Plastic is very difficult to break down, it persists in the environment for centuries, if not millennia. Scientists have been working on developing eco-friendly alternatives to traditional plastic for many years, but it has been a challenge.
Scientists Develop Partially Biodegradable ‘Sustainable Plastic'”
Now, researchers at the University of Tokyo have achieved a breakthrough by developing a new type of plastic that surpasses traditional plastic in terms of strength and flexibility. What’s even more remarkable is that it can retain complex shapes and regain them when heated. This “sustainable plastic” is partially biodegradable and is constructed from an epoxy resin vitrimer.
What are vitrimers?
Vitrimers are a category of plastics that are strong at low temperatures and can be reshaped when heated. However, they tend to be brittle and break easily when stretched.
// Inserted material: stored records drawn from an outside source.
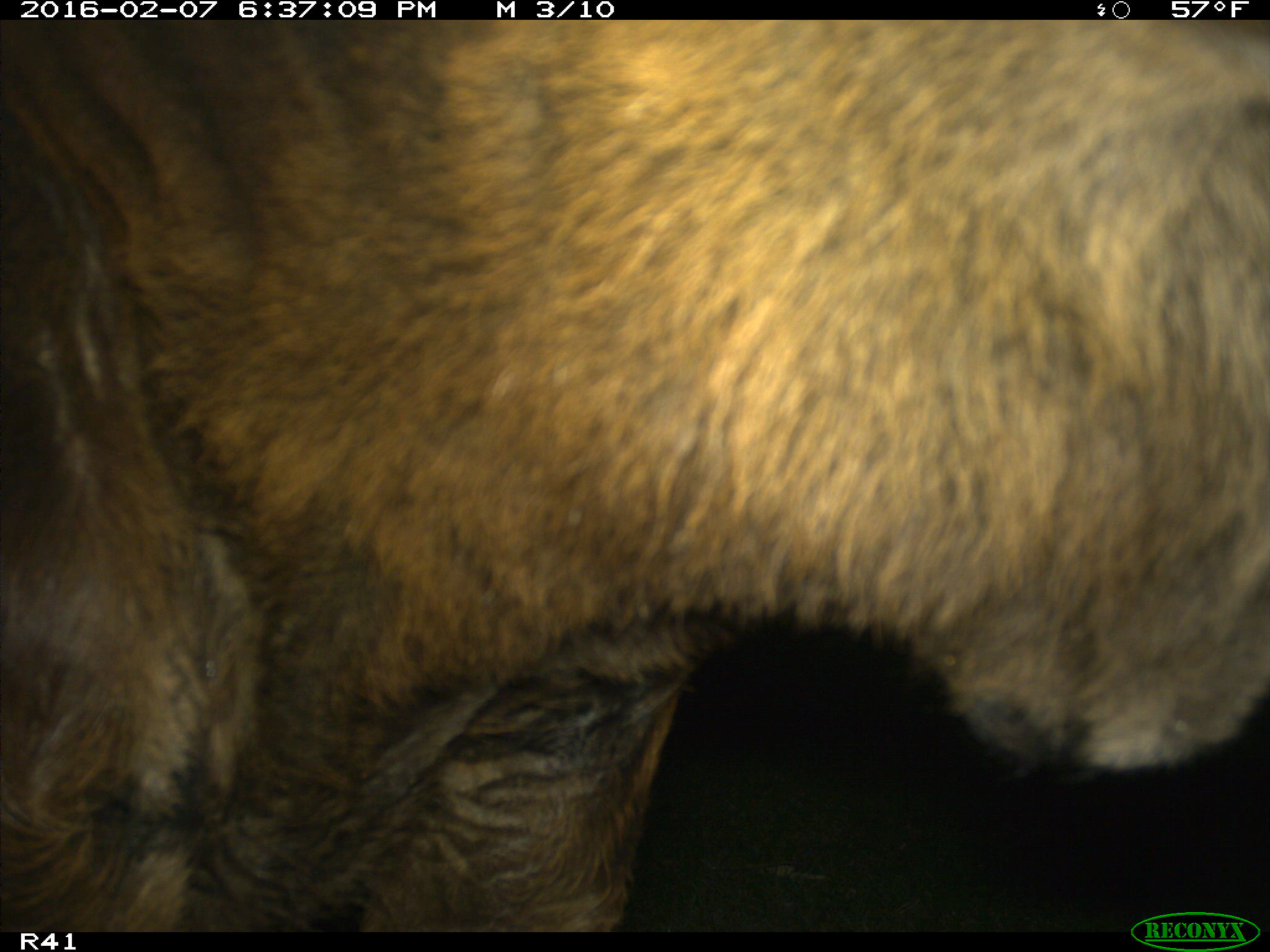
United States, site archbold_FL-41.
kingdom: Animalia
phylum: Chordata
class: Mammalia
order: Artiodactyla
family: Bovidae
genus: Bos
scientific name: Bos taurus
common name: domestic cow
To overcome this, researchers introduced polyrotaxane molecules into the plastic synthesis process, creating a new plastic variant called VPR (vitrimer incorporated with polyrotaxane).
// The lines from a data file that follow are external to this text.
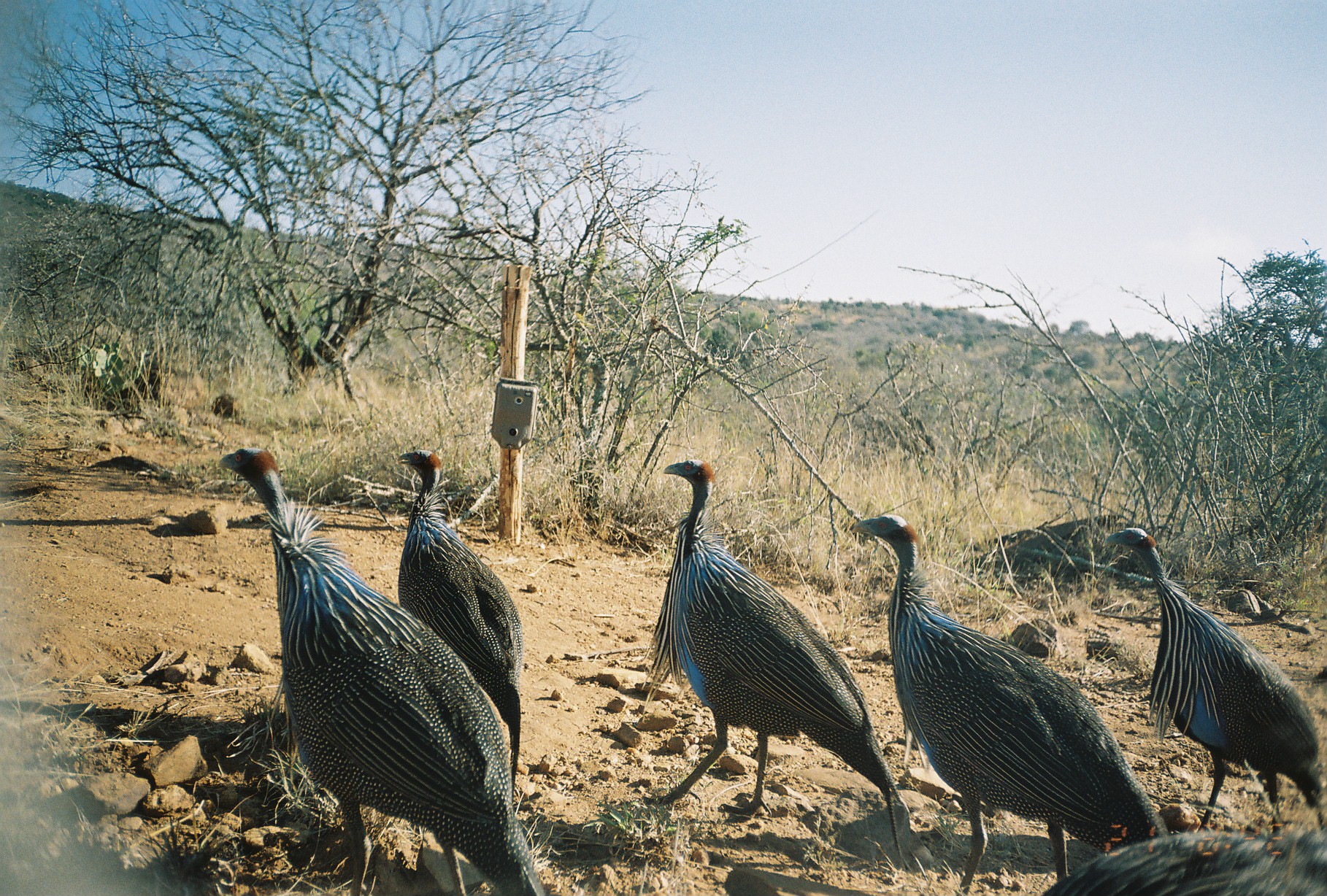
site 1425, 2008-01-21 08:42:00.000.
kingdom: Animalia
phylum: Chordata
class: Aves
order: Galliformes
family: Numididae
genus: Acryllium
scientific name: Acryllium vulturinum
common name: vulturine guineafowl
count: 6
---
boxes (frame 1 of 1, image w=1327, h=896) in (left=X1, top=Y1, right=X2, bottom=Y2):
acryllium vulturinum: (left=209, top=443, right=546, bottom=896); (left=841, top=513, right=1161, bottom=896); (left=640, top=455, right=912, bottom=865); (left=1100, top=485, right=1326, bottom=825); (left=395, top=448, right=523, bottom=790); (left=1043, top=823, right=1321, bottom=894)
Shape-Retaining and Self-Healing Properties
At lower temperatures, VPR maintains its shape due to strong internal chemical bonds, but at around 150 °C (302 °F) for just 60 seconds, these bonds start to recombine, allowing the material to change its form. VPR can also break down into its constituent components when exposed to heat and a solvent.
VPR’s Remarkable Biodegradation in Seawater
When submerged in seawater for 30 days, VPR showed a 25% biodegradation rate, with the polyrotaxane breaking down into a potential food source for marine life.